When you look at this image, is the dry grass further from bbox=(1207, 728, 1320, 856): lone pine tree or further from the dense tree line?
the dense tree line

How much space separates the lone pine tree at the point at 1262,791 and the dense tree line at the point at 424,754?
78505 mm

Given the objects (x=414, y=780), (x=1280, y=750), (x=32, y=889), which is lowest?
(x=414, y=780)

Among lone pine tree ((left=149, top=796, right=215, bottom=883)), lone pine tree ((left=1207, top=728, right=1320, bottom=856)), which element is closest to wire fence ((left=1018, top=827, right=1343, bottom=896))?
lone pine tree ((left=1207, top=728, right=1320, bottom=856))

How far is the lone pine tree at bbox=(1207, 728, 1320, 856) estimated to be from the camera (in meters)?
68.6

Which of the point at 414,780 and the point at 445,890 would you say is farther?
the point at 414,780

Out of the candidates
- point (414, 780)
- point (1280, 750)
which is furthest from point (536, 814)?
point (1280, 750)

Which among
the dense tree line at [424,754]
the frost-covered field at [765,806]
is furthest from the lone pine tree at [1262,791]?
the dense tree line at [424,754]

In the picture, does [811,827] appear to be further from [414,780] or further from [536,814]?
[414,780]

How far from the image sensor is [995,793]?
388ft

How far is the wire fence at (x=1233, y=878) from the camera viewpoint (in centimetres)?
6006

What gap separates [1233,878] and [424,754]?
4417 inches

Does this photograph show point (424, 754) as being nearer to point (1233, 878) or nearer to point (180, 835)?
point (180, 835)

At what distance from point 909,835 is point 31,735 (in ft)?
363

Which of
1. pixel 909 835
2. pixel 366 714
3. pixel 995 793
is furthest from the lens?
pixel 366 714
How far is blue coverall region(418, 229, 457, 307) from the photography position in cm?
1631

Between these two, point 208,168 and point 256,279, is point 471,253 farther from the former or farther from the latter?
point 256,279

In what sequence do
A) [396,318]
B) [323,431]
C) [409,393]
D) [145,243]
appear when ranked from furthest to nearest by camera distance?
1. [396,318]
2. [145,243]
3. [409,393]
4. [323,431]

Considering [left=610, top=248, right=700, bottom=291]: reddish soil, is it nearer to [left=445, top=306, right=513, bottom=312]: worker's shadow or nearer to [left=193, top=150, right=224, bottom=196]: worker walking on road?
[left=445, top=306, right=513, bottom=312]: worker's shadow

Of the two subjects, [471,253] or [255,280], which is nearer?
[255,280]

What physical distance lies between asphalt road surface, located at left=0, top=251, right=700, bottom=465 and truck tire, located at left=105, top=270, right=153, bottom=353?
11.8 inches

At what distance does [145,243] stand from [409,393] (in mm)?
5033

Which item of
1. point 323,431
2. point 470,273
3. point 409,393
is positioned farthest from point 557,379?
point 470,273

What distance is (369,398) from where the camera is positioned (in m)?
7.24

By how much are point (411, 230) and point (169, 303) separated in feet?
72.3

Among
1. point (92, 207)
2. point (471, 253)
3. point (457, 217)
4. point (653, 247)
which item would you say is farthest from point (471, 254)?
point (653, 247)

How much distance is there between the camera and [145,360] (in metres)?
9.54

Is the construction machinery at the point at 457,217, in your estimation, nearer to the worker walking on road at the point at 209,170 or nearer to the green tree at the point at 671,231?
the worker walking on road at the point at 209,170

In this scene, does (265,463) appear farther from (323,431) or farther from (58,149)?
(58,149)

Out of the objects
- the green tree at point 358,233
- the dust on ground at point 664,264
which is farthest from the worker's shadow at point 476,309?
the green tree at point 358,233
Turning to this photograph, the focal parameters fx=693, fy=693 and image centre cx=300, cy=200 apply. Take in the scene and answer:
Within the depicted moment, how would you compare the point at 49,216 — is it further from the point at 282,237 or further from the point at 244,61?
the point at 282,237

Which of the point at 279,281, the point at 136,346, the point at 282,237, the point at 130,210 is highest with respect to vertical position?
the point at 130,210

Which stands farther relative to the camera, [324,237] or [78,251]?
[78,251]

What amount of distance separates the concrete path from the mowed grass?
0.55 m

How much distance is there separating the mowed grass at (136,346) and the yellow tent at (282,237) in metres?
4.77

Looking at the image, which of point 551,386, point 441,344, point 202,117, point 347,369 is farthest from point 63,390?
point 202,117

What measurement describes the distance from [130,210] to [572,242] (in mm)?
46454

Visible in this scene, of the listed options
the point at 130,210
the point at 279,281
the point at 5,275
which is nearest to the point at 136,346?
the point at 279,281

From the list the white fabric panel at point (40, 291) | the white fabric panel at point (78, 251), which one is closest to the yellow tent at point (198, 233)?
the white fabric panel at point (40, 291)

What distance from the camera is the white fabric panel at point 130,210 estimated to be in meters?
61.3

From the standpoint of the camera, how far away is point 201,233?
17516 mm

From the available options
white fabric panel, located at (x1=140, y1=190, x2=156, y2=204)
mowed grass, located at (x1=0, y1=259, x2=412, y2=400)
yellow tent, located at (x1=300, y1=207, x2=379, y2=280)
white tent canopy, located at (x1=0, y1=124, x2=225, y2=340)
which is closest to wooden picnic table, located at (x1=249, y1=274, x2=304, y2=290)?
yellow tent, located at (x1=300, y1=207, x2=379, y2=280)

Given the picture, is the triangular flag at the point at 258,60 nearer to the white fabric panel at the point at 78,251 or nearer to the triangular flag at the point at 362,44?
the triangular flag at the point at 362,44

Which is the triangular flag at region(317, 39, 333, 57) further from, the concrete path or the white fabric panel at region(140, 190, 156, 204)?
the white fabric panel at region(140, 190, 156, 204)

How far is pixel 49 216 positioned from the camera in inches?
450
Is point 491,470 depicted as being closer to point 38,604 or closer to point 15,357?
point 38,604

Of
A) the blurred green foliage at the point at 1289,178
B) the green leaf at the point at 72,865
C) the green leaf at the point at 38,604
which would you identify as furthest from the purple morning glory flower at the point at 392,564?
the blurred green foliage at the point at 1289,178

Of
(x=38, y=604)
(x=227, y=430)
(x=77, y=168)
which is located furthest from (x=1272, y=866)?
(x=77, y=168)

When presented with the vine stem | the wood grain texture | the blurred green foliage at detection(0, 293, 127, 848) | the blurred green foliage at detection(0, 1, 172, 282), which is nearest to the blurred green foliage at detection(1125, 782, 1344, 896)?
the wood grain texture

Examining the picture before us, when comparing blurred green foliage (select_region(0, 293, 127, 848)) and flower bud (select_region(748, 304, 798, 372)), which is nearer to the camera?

• _WHAT IS EXPECTED_: Output the complete data exactly as written.

• _REPLY_:
When you look at this image, is the dry grass further from bbox=(1207, 728, 1320, 856): lone pine tree or further from the dense tree line?
the dense tree line

How much space separates the lone pine tree at the point at 1262,791 and the dense tree line at the point at 424,754?
78505 mm

Given the objects (x=414, y=780), (x=1280, y=750), (x=32, y=889), which is lowest?
(x=414, y=780)

Among lone pine tree ((left=149, top=796, right=215, bottom=883)), lone pine tree ((left=1207, top=728, right=1320, bottom=856)), which element is closest to wire fence ((left=1018, top=827, right=1343, bottom=896))?
lone pine tree ((left=1207, top=728, right=1320, bottom=856))

How far is the lone pine tree at bbox=(1207, 728, 1320, 856) estimated to be from the camera (in meters)?
68.6

Which of the point at 414,780 and the point at 445,890 would you say is farther?
the point at 414,780

Out of the candidates
- point (414, 780)
- point (1280, 750)
which is furthest from point (536, 814)?
point (1280, 750)

Which among
the dense tree line at [424,754]
the frost-covered field at [765,806]
is furthest from the lone pine tree at [1262,791]?
the dense tree line at [424,754]

In the picture, does [811,827] appear to be further from [414,780] or further from [536,814]?
[414,780]

How far from the image sensor is [995,793]?
388ft

How far is the wire fence at (x=1233, y=878) from the camera viewpoint (in centimetres)?
6006

What gap separates [1233,878] and [424,754]?
4417 inches

Does this photograph show point (424, 754) as being nearer to point (1233, 878) or nearer to point (180, 835)?
point (180, 835)

At what distance from point 909,835 is point 31,735 (in ft)?
363

Which of
1. pixel 909 835
2. pixel 366 714
3. pixel 995 793
is furthest from the lens?
pixel 366 714
How far is blue coverall region(418, 229, 457, 307) from the photography position in cm?
1631

Between these two, point 208,168 and point 256,279, is point 471,253 farther from the former or farther from the latter?
point 256,279

In what sequence do
A) [396,318]
B) [323,431]
C) [409,393]
D) [145,243]
appear when ranked from furthest to nearest by camera distance?
1. [396,318]
2. [145,243]
3. [409,393]
4. [323,431]

Considering [left=610, top=248, right=700, bottom=291]: reddish soil, is it nearer to [left=445, top=306, right=513, bottom=312]: worker's shadow or nearer to [left=193, top=150, right=224, bottom=196]: worker walking on road?
[left=445, top=306, right=513, bottom=312]: worker's shadow

Of the two subjects, [471,253] or [255,280], which is nearer?
[255,280]

What physical distance lies between asphalt road surface, located at left=0, top=251, right=700, bottom=465 and truck tire, located at left=105, top=270, right=153, bottom=353?
11.8 inches

At what distance does [145,243] stand from [409,393] (in mm)?
5033

Which item of
1. point 323,431
2. point 470,273
3. point 409,393
is positioned farthest from point 557,379?
point 470,273

What distance is (369,398) from where the camera is positioned (in m)?
7.24

By how much are point (411, 230) and point (169, 303) separated in feet?
72.3

Among
1. point (92, 207)
2. point (471, 253)
3. point (457, 217)
4. point (653, 247)
which item would you say is farthest from point (471, 254)?
point (653, 247)

How much distance is there between the camera and [145,360] (in metres)?
9.54

Is the construction machinery at the point at 457,217, in your estimation, nearer to the worker walking on road at the point at 209,170 or nearer to the green tree at the point at 671,231?
the worker walking on road at the point at 209,170

In this scene, does (265,463) appear farther from (323,431) or farther from (58,149)?
(58,149)

Out of the objects
- the green tree at point 358,233
- the dust on ground at point 664,264
which is farthest from the worker's shadow at point 476,309?
the green tree at point 358,233
Turning to this photograph, the focal parameters fx=693, fy=693 and image centre cx=300, cy=200 apply. Take in the scene and answer:
Within the depicted moment, how would you compare the point at 49,216 — is it further from the point at 282,237 or further from the point at 244,61?
the point at 282,237

Which of the point at 279,281, the point at 136,346, the point at 282,237, the point at 130,210 is highest with respect to vertical position?
the point at 130,210

Which stands farther relative to the camera, [324,237] or [78,251]?
[78,251]

What amount of distance separates the concrete path from the mowed grass?
0.55 m

How much distance is there separating the mowed grass at (136,346) and the yellow tent at (282,237) in metres?
4.77

Looking at the image, which of point 551,386, point 441,344, point 202,117, point 347,369 is farthest from point 63,390?
point 202,117

What measurement describes the distance from [130,210] to [572,242] (in mm)?
46454

Visible in this scene, of the listed options
the point at 130,210
the point at 279,281
the point at 5,275
which is nearest to the point at 136,346?
the point at 279,281

From the list the white fabric panel at point (40, 291) | the white fabric panel at point (78, 251), which one is closest to the yellow tent at point (198, 233)?
the white fabric panel at point (40, 291)

What distance from the camera is the white fabric panel at point 130,210 estimated to be in meters?
61.3

From the standpoint of the camera, how far away is point 201,233?
17516 mm

From the available options
white fabric panel, located at (x1=140, y1=190, x2=156, y2=204)
mowed grass, located at (x1=0, y1=259, x2=412, y2=400)
yellow tent, located at (x1=300, y1=207, x2=379, y2=280)
white tent canopy, located at (x1=0, y1=124, x2=225, y2=340)
which is closest to wooden picnic table, located at (x1=249, y1=274, x2=304, y2=290)?
yellow tent, located at (x1=300, y1=207, x2=379, y2=280)

Given the picture, is the triangular flag at the point at 258,60 nearer to the white fabric panel at the point at 78,251 or nearer to the triangular flag at the point at 362,44?
the triangular flag at the point at 362,44

Which is the triangular flag at region(317, 39, 333, 57) further from, the concrete path or the white fabric panel at region(140, 190, 156, 204)?
the white fabric panel at region(140, 190, 156, 204)

How far is pixel 49 216 positioned from the camera in inches?
450
Is point 491,470 depicted as being closer to point 38,604 or closer to point 15,357?
point 38,604

Of
A) the blurred green foliage at the point at 1289,178
B) the green leaf at the point at 72,865
C) the green leaf at the point at 38,604
which would you identify as furthest from the purple morning glory flower at the point at 392,564?
the blurred green foliage at the point at 1289,178

Of
(x=38, y=604)
(x=227, y=430)
(x=77, y=168)
which is located furthest from (x=1272, y=866)?
(x=77, y=168)

When presented with the vine stem | the wood grain texture | the blurred green foliage at detection(0, 293, 127, 848) | the blurred green foliage at detection(0, 1, 172, 282), which is nearest to the blurred green foliage at detection(1125, 782, 1344, 896)?
the wood grain texture

Examining the picture before us, when comparing blurred green foliage (select_region(0, 293, 127, 848)) and flower bud (select_region(748, 304, 798, 372)), which is nearer to the camera?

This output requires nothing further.